This is from Rachel Shulman, a student at UW-Madison:
Prof. Sue Robinson recently sent around this story on how the internet is killing storytelling. In it, Ben Macintyre laments the demise of the narrative. He blames the spawn of the digital age – Twitter, Facebook, blogs, smart phone applications – for the imperilment of the long-form story. According to Macintyre, our reliance on a medium of “interactive chatter and noise” is eroding our culture.
When I read this story, I couldn’t help but be reminded of the philosophy of Neil Postman, a media theorist who was most well known for his 1985 book on television, Amusing Ourselves to Death. Postman deplored technology’s ability to distribute more information faster, arguing that it fills our heads with fragments of irrelevant, disorderly, and superficial information. Postman feared that television meant the demise of the written language and reason; he predicted that its rise signaled the demise of cultural values. Sound familiar?

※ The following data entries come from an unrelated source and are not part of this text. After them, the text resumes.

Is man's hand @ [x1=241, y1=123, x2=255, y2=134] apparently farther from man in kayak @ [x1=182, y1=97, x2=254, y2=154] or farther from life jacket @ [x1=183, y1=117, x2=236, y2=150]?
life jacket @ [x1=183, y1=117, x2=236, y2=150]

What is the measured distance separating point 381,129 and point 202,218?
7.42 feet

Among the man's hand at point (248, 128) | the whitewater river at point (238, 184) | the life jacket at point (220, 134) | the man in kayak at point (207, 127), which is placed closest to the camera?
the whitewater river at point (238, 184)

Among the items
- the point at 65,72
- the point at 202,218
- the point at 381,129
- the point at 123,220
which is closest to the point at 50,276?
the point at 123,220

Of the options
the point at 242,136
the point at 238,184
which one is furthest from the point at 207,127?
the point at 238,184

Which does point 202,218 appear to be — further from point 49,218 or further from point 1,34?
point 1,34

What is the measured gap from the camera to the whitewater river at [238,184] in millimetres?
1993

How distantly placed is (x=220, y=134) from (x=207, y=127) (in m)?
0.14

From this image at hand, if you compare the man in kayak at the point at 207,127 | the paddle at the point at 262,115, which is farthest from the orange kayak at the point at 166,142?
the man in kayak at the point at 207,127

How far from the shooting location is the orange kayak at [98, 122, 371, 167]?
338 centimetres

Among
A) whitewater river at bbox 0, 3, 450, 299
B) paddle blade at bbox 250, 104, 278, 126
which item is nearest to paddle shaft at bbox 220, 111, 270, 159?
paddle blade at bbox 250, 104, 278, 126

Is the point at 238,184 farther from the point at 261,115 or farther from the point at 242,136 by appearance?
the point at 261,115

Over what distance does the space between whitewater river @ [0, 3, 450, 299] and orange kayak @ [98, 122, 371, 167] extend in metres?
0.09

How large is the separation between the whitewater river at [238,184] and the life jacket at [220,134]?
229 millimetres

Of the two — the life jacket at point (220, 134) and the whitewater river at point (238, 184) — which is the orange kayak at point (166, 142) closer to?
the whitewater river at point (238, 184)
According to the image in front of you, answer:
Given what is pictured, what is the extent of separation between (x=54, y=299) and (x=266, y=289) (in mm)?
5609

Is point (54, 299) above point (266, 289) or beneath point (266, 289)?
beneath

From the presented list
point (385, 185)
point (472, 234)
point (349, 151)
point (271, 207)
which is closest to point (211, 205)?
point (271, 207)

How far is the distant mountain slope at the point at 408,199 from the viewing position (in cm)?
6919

I don’t think that Postman nor Macintyre give the story reader/listener/watcher enough credit. Long-form narratives aren’t dying – they’re just changing. The internet allows users to piece together their own multi-media narratives from many different sources. I don’t think we can ascribe any more value to narratives that follow a prescribed (and often predictable) structure determined by the storyteller than narratives that follow a network-based structure determined by the user.